*Provided text*:
**********

Vincent Oliver Norrman (born 24 December 1997) is a Swedish professional golfer who plays on the PGA Tour. He was part of the Swedish team winning the 2019 European Amateur Team Championship.

Early life
Norrman was born on Christmas Eve and grew up in Stockholm, Sweden, with his parents Eva and Claes and his sister Vendela. He has represented Haninge Golf Club through his career and been a club mate of tournament professionals and European Tour winners Alex Norén and Kristoffer Broberg.

Amateur career
He played on the Georgia Southwestern State Hurricanes golf team from 2016 to 2020 and for Florida State Seminoles in 2021, where he was named the Peach Belt Conference Men's Golf Player of the Year.

Norrman was part of the Swedish team winning the 2019 European Amateur Team Championship on home soil at Ljunghusen Golf Club in Sweden. The year after, he was again part of the Swedish team, this time at a reduced European Amateur Team Championship, with only four players in each team. Team Sweden earned the silver medal after losing in the final 2–1 against Germany, despite Norrman winning his match. On both occasions, Norrman finished tied seventh in the individual competition.

**********

*Given information*:
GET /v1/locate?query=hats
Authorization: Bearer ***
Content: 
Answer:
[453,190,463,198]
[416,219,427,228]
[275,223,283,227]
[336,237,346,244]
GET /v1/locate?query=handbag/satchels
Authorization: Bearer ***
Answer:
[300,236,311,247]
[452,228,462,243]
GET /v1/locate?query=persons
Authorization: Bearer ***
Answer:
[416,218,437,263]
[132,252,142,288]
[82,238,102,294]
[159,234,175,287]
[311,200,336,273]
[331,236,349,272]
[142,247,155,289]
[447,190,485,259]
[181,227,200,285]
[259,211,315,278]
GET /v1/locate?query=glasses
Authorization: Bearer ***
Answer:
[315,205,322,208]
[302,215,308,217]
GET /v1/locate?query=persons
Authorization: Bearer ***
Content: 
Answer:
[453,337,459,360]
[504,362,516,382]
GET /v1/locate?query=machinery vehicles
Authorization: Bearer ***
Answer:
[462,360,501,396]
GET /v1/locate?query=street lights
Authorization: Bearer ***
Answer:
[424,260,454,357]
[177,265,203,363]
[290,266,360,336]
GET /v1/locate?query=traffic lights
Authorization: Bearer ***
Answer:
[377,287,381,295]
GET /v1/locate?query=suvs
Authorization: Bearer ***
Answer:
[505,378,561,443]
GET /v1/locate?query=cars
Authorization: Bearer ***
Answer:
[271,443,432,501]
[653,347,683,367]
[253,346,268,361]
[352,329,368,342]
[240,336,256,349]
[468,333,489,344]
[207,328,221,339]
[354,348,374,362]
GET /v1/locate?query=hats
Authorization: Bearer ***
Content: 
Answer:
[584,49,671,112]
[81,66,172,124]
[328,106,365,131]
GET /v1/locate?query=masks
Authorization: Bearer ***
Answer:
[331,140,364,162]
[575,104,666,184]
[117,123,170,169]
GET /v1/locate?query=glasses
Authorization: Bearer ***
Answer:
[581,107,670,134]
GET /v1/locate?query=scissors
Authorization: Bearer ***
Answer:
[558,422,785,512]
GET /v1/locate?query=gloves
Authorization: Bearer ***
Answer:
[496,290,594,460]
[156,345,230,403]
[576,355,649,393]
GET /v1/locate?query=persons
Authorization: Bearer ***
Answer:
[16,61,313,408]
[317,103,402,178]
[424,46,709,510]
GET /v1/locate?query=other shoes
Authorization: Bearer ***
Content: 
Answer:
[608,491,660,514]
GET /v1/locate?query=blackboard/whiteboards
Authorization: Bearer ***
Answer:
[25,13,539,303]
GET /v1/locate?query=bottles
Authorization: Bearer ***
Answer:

**********

*Prompt*:
According to the text about golfer Vincent Norrman, which golf club has he represented throughout his career? Answer from the text only.

*Solution for this problem*:
Haninge Golf Club